Crime in the Berkshires during this time was also anomalous. Unlike today, it was the small, rural areas that saw the most lawlessness, while the larger population centers—Pittsfield, North Adams and Great Barrington—were relatively quiet.
In 1893, Waldo L. Cook, who would later become the editor of the Springfield Republican newspaper, wrote an article for the American Statistical Association on murders in Massachusetts covering the years 1871 to 1892. Cook found that of the ten first- and second-degree murder convictions between 1871 and 1892 in western Massachusetts—the twenty towns that are located in the region contain only a quarter of the population that the six cities Pittsfield, North Adams, Springfield, Northampton, Chicopee and Holyoke do—had twice as many murders as the cities combined. Specifically, in Berkshire County during that period, there were five murders. They all took place in the county’s small towns, including Otis, Sheffield and Washington, whose populations were in decline. The county’s largest city, Pittsfield, saw no murders during that same period.
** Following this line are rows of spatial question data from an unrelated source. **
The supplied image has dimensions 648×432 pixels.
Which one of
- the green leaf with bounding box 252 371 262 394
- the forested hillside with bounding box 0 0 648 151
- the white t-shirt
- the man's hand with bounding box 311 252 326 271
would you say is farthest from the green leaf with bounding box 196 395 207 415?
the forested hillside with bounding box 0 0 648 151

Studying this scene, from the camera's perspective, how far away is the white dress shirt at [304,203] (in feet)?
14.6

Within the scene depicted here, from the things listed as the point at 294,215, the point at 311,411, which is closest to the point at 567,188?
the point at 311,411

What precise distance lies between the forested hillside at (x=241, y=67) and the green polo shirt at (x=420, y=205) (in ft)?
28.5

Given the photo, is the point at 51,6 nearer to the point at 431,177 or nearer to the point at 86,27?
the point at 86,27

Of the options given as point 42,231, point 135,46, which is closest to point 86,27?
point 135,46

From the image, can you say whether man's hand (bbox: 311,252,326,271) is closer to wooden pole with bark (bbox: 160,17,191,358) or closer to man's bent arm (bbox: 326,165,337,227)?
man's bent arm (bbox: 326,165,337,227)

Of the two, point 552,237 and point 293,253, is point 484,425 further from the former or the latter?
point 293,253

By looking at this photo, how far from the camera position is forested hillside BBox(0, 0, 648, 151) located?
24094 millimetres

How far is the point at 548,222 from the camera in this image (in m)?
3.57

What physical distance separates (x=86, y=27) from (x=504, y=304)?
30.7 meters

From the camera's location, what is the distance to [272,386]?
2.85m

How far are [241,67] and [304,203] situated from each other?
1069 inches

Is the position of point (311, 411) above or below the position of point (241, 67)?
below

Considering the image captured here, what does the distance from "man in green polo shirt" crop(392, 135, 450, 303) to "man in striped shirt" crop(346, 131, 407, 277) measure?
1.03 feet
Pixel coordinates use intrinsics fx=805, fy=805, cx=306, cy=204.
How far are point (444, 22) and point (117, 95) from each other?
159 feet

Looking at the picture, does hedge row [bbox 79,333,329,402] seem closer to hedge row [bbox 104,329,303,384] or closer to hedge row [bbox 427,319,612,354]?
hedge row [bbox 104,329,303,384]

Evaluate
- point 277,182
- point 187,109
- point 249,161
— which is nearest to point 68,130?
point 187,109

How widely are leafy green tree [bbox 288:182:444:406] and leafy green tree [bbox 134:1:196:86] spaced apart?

What’s interesting is that while the population of the county grew by twenty thousand people from 1870 to 1890, going from around sixty-five to eighty-five thousand, the homicide rate decreased. But (and there is always a but) when compared to the rest of the state during that period, the western counties, of which Berkshire is one, saw a bigger increase in per capita homicides than in other parts of the commonwealth. One finds certain rural counties having a decidedly stronger tendency toward the homicidal crimes than the metropolitan district,
he remarked.
A scenic view of the Berkshires from the early twentieth century. Courtesy of the Library of Congress.
The term the Gilded Age
was coined by Samuel Clemens, better known as Mark Twain, and Charles Dudley Warner in their satirical 1873 novel The Gilded Age: A Tale of Today, which poked fun at the era’s materialism and political corruption. The term itself is evocative of the period’s love of ostentatious decoration as well as the tendency to cover society’s ills with an air of respectability, like a cheap piece of furniture covered by a thin veneer of gilding.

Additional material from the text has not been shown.